Audio recording 4.1 transcript

So, the best example of a unilateral contract, and one of the most famous contract law cases is the decision in Carlill v Carbolic Smoke Ball Company. Where the company advertised that it would pay a hundred pounds reward to any person who caught influenza after having used the smoke ball three times daily for two weeks, according to the printed directions. And Mrs. Carlill used the ball as prescribed and then caught flu. And the trick question that's often asked of contract law students is, what obligations did Mrs. Carlill owe under the contract? And the answer is none. Because it's a unilateral contract. So, the obligations all lie on one side. It's obligations all lay with the company. And Mrs. Carlill wasn't under any obligations at all. So, this isn't like the previous chapter where we looked at bilateral contracts where both sides were promising something to one another. Here, we're looking at unilateral contracts, and the acceptance of unilateral contract will genuinely be through performance.

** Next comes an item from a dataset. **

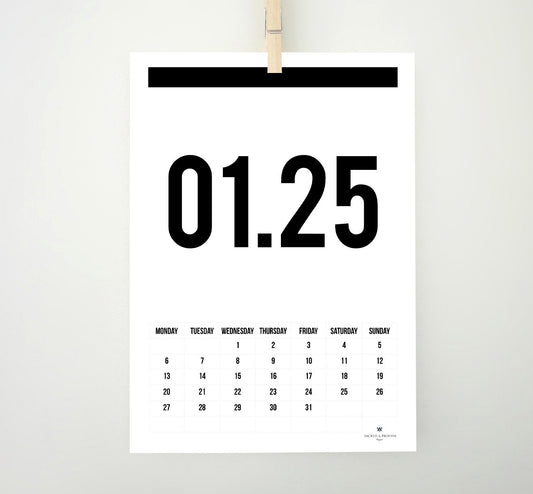 Four Numbers 2025 Printable Calendar, 2025 Monthly Calendar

As in Carlill, where Mrs. Carlill used the smoke ball, that was how she accepted the company's offer. And so, there are two key questions, really, I think, concerning the formation of unilateral contracts. The first is, does a person need to know of the offer in order to accept it? And as I explained in the chapter, I think the best view is that they do, although that is of course tough on people who act without knowledge of the reward, and can't get the reward. Whereas some people who only act because of the reward, will be able to claim the reward. And the second issue concerns whether the offeror can revoke the offer. And this splits into two main issues. The first is, how can the offeror revoke? And the second is, up till when can we offeror revoke? And the first issue becomes difficult because there might be questions about how to communicate the revocation. So, if I've made an offer by putting an advert in the newspaper, so the offers made to the whole world, how can the revocation be effectively communicated? Because it's very difficult obviously to hunt out each individual who's read the advert. And I think that on the grounds of what's objectively reasonable, the offeror would have to advertise the revocation, at least as widely as the original offer. So, an advert in a newspaper would have to be at least as prominent as the original offer in order to constitute an effective revocation. And the second question is, up until when can you revoke? And that is very difficult. So, in principle, if you're not bound, I'm not bound. Okay. That's how contract law would generally work. But should you really be able to revoke an offer of a unilateral contract once the other party has begun to perform? So even if they haven't yet completed performance, they can't claim the rewards, can't claim the contract price, but have begun to perform, is it then too late to revoke the offer? And I think this really depends on whether or not you can imply a term that the offeror won't revoke the offer once performance has begun. And then that comes down to whether or not it's necessary to imply such a term into the contract. So, is it necessary to make this contract work commercially to imply this sort of term? So clearly there's a link here with implied terms more generally, which we'll study in more detail in chapter fourteen.